Het hof is, gelet op alle bovengenoemde omstandigheden van oordeel dat slechts een geheel onvoorwaardelijke gevangenisstraf voor de duur van achttien jaren een passende en geboden reactie vormt op het plegen van deze gruwelijke misdrijven.

Toepasselijke wettelijke voorschriften

Het hof heeft gelet op de artikelen 47, 57 en 289 van het Wetboek van Strafrecht.

BESLISSING

Het hof:

Vernietigt het vonnis waarvan beroep en doet opnieuw recht.

Verklaart bewezen dat de verdachte het onder 1 en 2 tenlastegelegde, zoals hierboven omschreven, heeft begaan.

Verklaart niet bewezen hetgeen terzake meer of anders is tenlastegelegd en spreekt de verdachte daarvan vrij.

Bepaalt dat het onder 1 en 2 bewezenverklaarde de hierboven vermelde strafbare feiten oplevert.

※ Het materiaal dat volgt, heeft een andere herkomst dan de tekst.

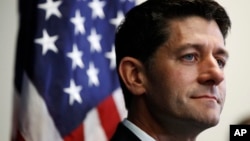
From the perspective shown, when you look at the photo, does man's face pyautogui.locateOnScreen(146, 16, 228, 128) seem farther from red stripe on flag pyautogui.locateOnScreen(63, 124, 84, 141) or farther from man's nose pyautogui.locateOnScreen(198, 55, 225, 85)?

Verklaart de verdachte strafbaar terzake van het onder 1 en 2 bewezenverklaarde.

Veroordeelt de verdachte tot een gevangenisstraf voor de duur van 18 (achttien) jaren

Bepaalt dat de tijd, die door de verdachte vóór de tenuitvoerlegging van deze uitspraak in voorarrest is doorgebracht, bij de uitvoering van de opgelegde gevange-nisstraf in mindering zal worden gebracht, voorzover die tijd niet reeds op een andere straf in mindering is gebracht.

Dit arrest is gewezen door mrs. Koning, Van Rijnberk en Fonteijn-Van der Meulen, in bijzijn van de griffier mr. Rutten.

Het is uitgesproken op de openbare terechtzitting van het hof van 4 maart 2005.